Turns out I had glandular fever WITHOUT EVEN KNOWING IT. Simply because I was too busy running around like a maniac, working on my ‘day job’, taking on new worky challenges, saying yes to more freelance than I should, and not sleeping because Phoebe wasn’t sleeping. In short I was burnt out. Actually, forget the past tense, I’m still burnt out. I’m shattered, and need a nap.

I’m a firm believer that babies should – as far as possible – fit into your life, and not the other way around. The airplane analogy pops up again and again; when the plane is going down, fit your own oxygen mask before helping others. And I couldn’t agree more.
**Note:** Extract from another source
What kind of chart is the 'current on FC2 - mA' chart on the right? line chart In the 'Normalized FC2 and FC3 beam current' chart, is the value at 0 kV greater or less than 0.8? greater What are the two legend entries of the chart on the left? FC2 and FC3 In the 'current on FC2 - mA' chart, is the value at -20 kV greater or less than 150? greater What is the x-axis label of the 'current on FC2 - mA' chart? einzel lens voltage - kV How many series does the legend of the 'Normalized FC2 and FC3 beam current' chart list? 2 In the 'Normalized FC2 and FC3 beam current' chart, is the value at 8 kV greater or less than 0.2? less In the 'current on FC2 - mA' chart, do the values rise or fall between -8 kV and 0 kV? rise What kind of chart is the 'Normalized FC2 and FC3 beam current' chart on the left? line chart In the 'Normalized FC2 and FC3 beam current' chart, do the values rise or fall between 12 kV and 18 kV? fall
You can’t give your best if you’re not your best.

Speaking personally, I haven’t been able to carry Phoebe much recently because I’ve been really weak, I’ve been more irritable because I’m stressed about work, I’ve been weepy because I’m tired. Basically, not exactly delightful company, and not my usual self at all.

So now what? Saying no to things that don’t float my boat, and saying yes to early nights, good food and accepting (and asking for) help. I need a few weeks of taking it easy or risk getting post viral fatigue, which is a bitch to shift and I’ll be no good to anyone.

Michelle Obama has said, “A lot of times we slip pretty low on our own priority list because we’re so busy caring for everyone else. One of the things that I want to model for my girls is investing in themselves as much as they invest in others.” Yes, Michelle, yes.

It’s not being selfish, it’s making sure I can be the best, most patient, loving and productive wife/mum/bosslady possible, so that might mean I won’t reply to every non-essential email straight away for a while, or am staying in a bit more than usual, or turn down work that I might have previously begged for. And that’s okay – and I won’t feel guilty. At least, I’ll try.

Kids learn happiness from watching their parents, and if I’m knackered and foul, no-one benefits. We need to make sure we’re happy so we can help create a positive, vibrant life for our families – and if mum isn’t happy, no-one is happy. And no-one likes a martyr, anyway.


5 responses to “Why mums shouldn’t feel bad about putting themselves first”

  1. For starters, I love your logo 🙂

    And secondly, very well written. We all need a jolt at times to slow down our pace. After all, as someone rightly said, ‘It’s all about the journey, not the destination’. Sending lots of good health your way.

  2. Tarana Khan says:

    I hope you get better soon x One thing that really helps in recovering when you have a burnout is get sleep. Lots of it!

  3. Zeyna S. says:

    Such a great reminder for us all! I really hope you get plenty of comfort food and sleep, perhaps binge on some ice-cream in bed until you feel a whole lot better!